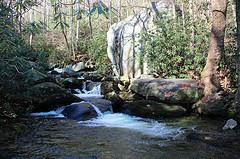 photo dismal gorge trail_zps2hbnmbbi.jpg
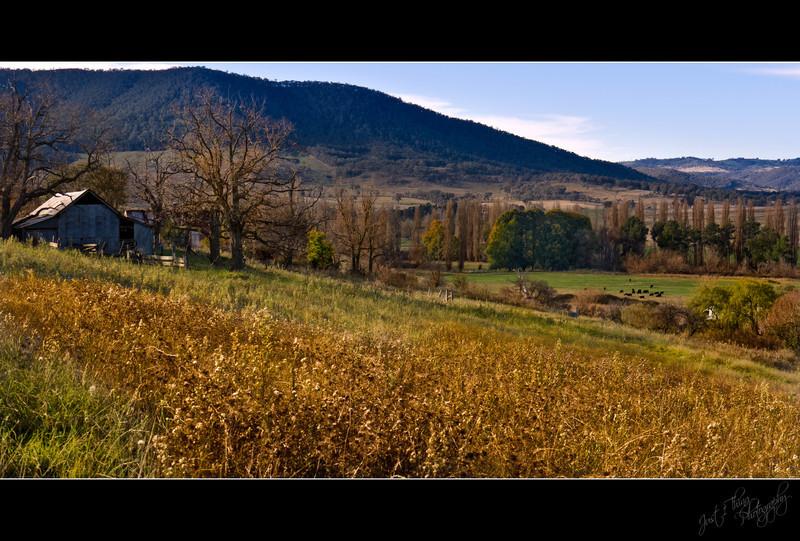 Tarana Landscape in Autumn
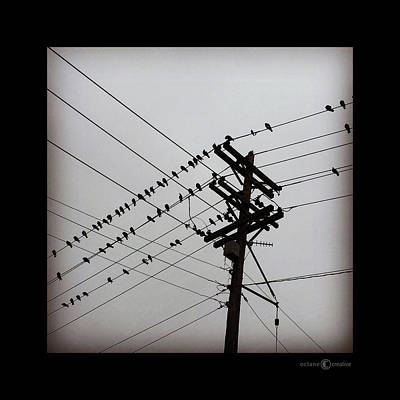 Photograph - Birds On Wires by Tim Nyberg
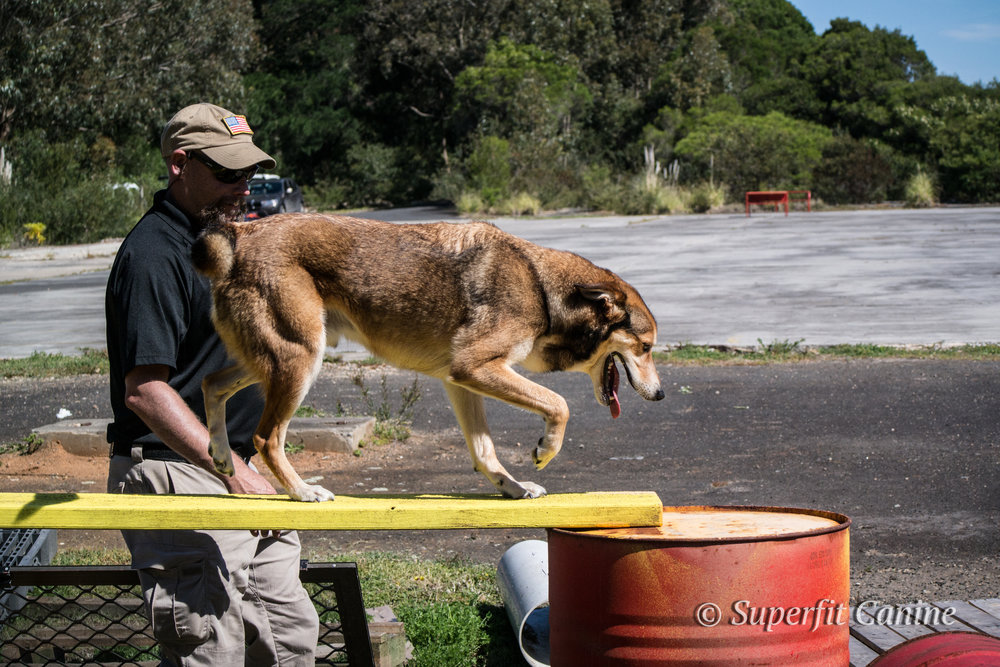 K9 Boof (Search Dogs Sydney) performs a series of agility elements as instructor Eric Darling observes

************

• **PROBLEM TO SOLVE**
All of the material above is to be retyped exactly, with no pictures included.

• **SOLUTION**
 photo dismal gorge trail_zps2hbnmbbi.jpg
 Tarana Landscape in Autumn
 Photograph - Birds On Wires by Tim Nyberg
 K9 Boof (Search Dogs Sydney) performs a series of agility elements as instructor Eric Darling observes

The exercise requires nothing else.